Portrait de Lucy - National Geographic
Une ancêtre australopithèque de 3,2 million d’années, plus connu sous le nom de Lucy,
nous apporte un tête à tête avec les origines de l’humanité.

Photographié par Tim Boyle-Getty – National Geographic

Homo sapiens neandertalensis et Homo sapiens sapiens

L’homme de Neandertal, homme fossile découvert par deux ouvriers, début août 1856, près de Düsseldorf dans la vallée de la Düssel (appelée « Neanderthal »), occupa l’Europe et le Proche-Orient (du Caucase à l’Atlantique et des Iles de Bretagne à la Palestine) il y a environ 120 000 ans pour disparaître vers 28 000 ans. Selon une étude de Clive Finlayson, du Musée de Gibraltar, et de ses collègues, publiée le 13 septembre 2006, par la revue Nature, les derniers néanderthaliens étaient « certainement présents » à Gibraltar (grotte de Gorham) jusqu’à moins 28 000 ans et « probablement » encore il y a 24 000 ans.

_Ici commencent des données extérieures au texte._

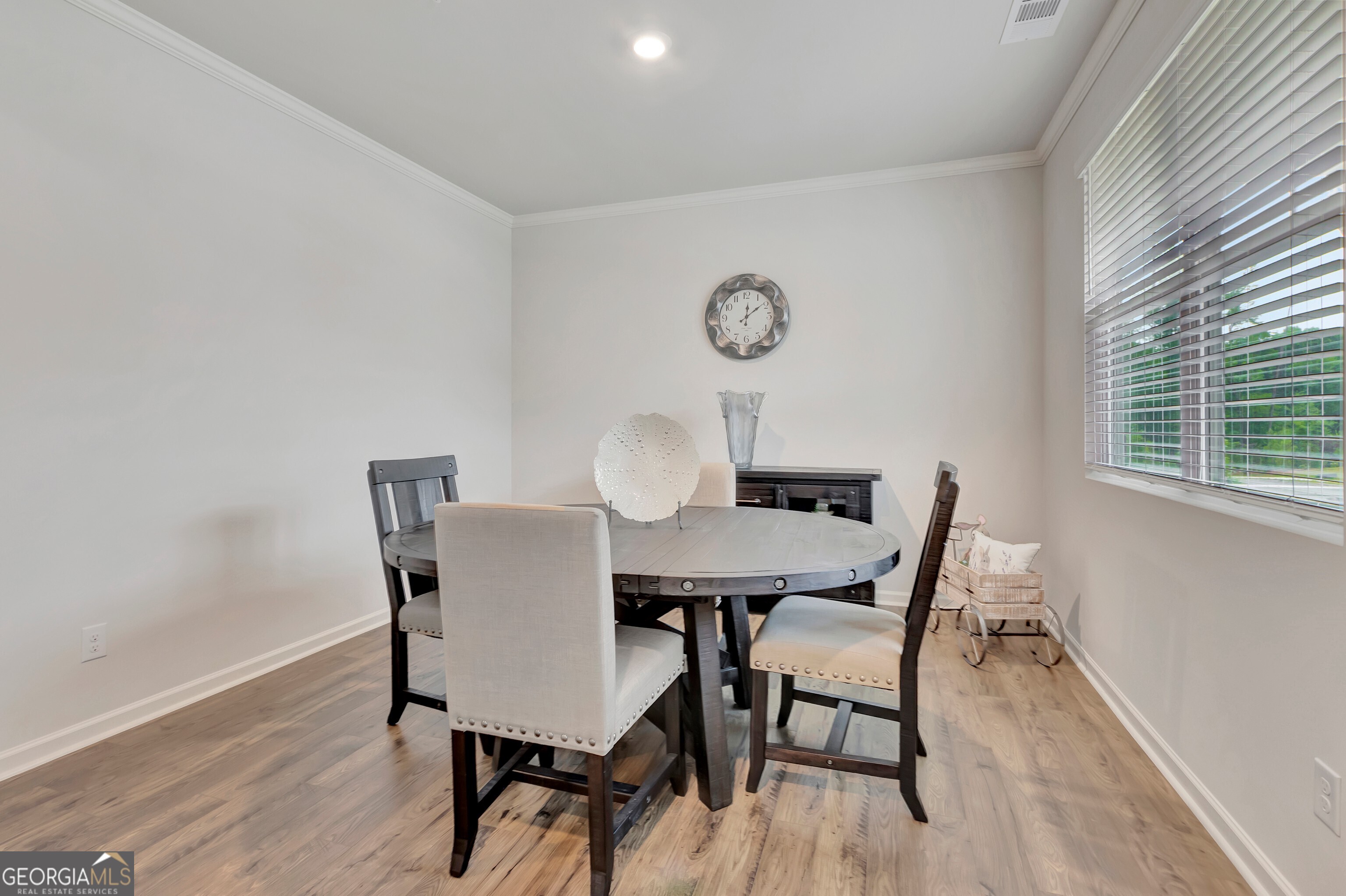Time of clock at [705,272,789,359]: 12:09
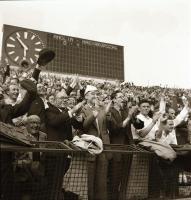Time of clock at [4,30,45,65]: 10:29
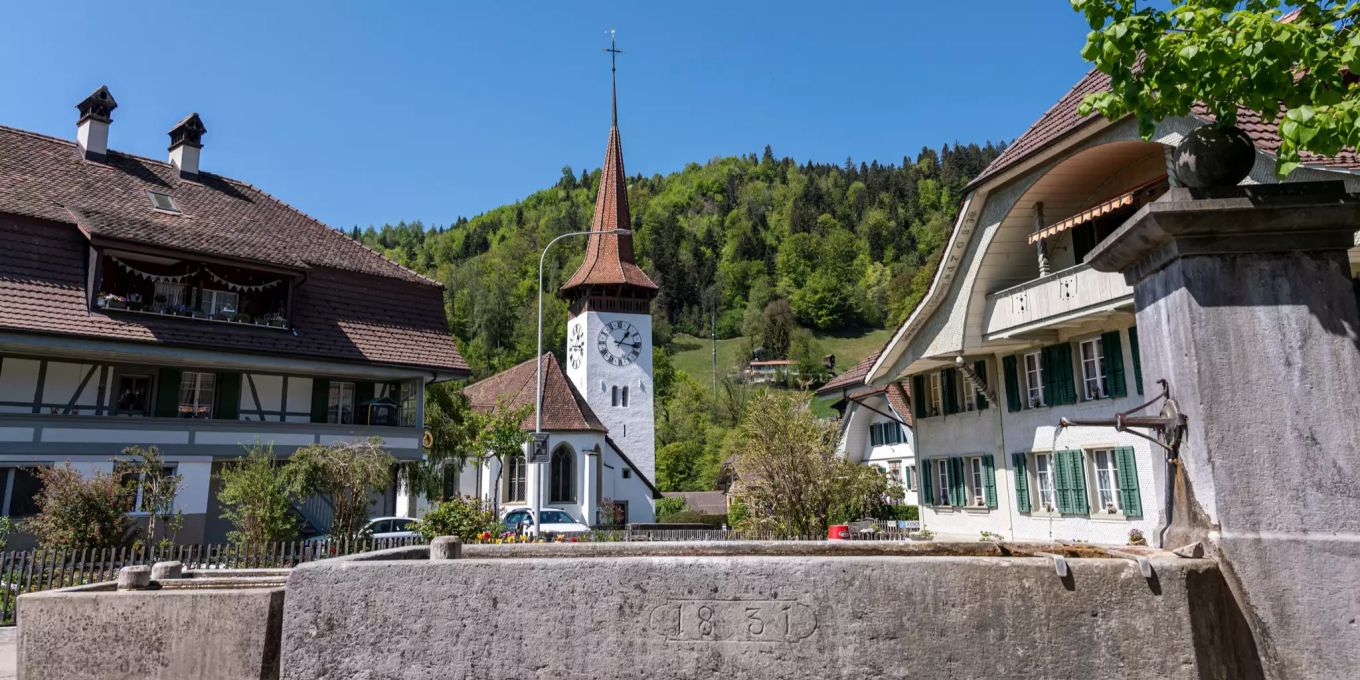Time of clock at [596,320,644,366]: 1:16
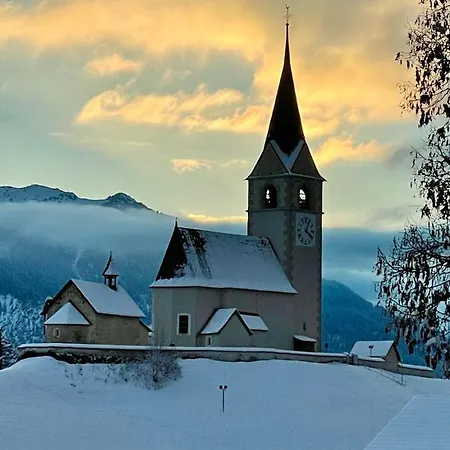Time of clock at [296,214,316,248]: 4:04
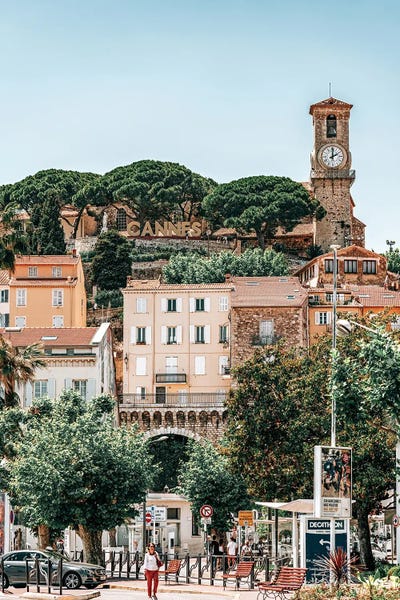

Le néandertalien, Homo sapiens neandertalensis, fut reconnu comme le premier homme fossile différent de l’homme actuel, Homo sapiens sapiens, avec lequel il a coexisté pendant quelques milliers d’années.

L’homme de Neandertal était doté d’un crâne dolichocéphale volumineux, d’une capacité pouvant atteindre 1 700 cm ³ (grâce au « chignon » occipital à l’arrière), donc supérieure à celle de l’Homme moderne 1 400 cm ³. Le néandertalien, avec un cerveau plus gros, ne devait-il pas être plus doué ? Actuellement, les spécialistes pensent que le volume du cerveau n’est pas forcément proportionnel à l’intelligence.

Le redressement de son corps et sa bipédie étaient comparables à ceux de l’homme actuel. Le mâle mesurait 1,65 m en moyenne (des individus auraient atteint 1,90 m) et pesait jusqu’à 90 kg (1,55 m et 70 kg pour la femelle). Une solide ossature et une large poitrine « en tonneau » en faisait une force de la nature.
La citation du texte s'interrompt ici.